Instructions to follow.
Copy out the lines of the listing below word for word, starting at the line that contains "What is the measured" and ending with the last line of the listing.

── Extracted material ──

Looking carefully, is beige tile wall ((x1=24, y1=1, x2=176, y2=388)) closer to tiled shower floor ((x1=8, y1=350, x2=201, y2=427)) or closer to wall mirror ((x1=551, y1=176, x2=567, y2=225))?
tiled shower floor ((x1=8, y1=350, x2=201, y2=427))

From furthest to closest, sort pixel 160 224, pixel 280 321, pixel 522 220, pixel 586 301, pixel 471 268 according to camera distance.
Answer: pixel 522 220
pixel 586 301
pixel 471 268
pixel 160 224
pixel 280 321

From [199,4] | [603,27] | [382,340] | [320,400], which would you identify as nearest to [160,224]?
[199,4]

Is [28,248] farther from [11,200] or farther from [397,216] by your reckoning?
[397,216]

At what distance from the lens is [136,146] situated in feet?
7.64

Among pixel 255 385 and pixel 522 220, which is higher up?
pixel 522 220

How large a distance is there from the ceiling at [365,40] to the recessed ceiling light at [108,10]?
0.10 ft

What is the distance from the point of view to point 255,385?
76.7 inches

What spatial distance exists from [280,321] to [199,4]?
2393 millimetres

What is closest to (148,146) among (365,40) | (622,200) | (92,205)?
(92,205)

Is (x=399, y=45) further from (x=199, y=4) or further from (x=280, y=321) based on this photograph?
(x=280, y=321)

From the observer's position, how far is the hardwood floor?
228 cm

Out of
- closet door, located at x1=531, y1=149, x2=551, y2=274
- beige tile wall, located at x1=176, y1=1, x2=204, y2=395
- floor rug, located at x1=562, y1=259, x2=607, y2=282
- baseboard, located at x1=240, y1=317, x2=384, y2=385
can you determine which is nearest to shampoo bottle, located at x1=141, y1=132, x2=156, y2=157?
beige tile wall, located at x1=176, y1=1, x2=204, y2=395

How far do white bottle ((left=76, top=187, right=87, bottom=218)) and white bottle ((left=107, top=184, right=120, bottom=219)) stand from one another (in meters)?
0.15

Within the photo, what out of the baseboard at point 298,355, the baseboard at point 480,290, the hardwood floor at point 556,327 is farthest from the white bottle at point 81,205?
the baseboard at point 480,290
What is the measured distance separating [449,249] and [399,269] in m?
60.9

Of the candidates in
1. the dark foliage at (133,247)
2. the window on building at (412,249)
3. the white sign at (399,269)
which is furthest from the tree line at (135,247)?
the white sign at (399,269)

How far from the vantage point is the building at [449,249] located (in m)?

───

Task output.
What is the measured distance separating [449,249] and [399,269] in m?
60.9

Of the candidates in
1. the dark foliage at (133,247)
2. the window on building at (412,249)
3. the white sign at (399,269)
which is furthest from the tree line at (135,247)?
the white sign at (399,269)

How far from the vantage point is the building at [449,249] located (in m)?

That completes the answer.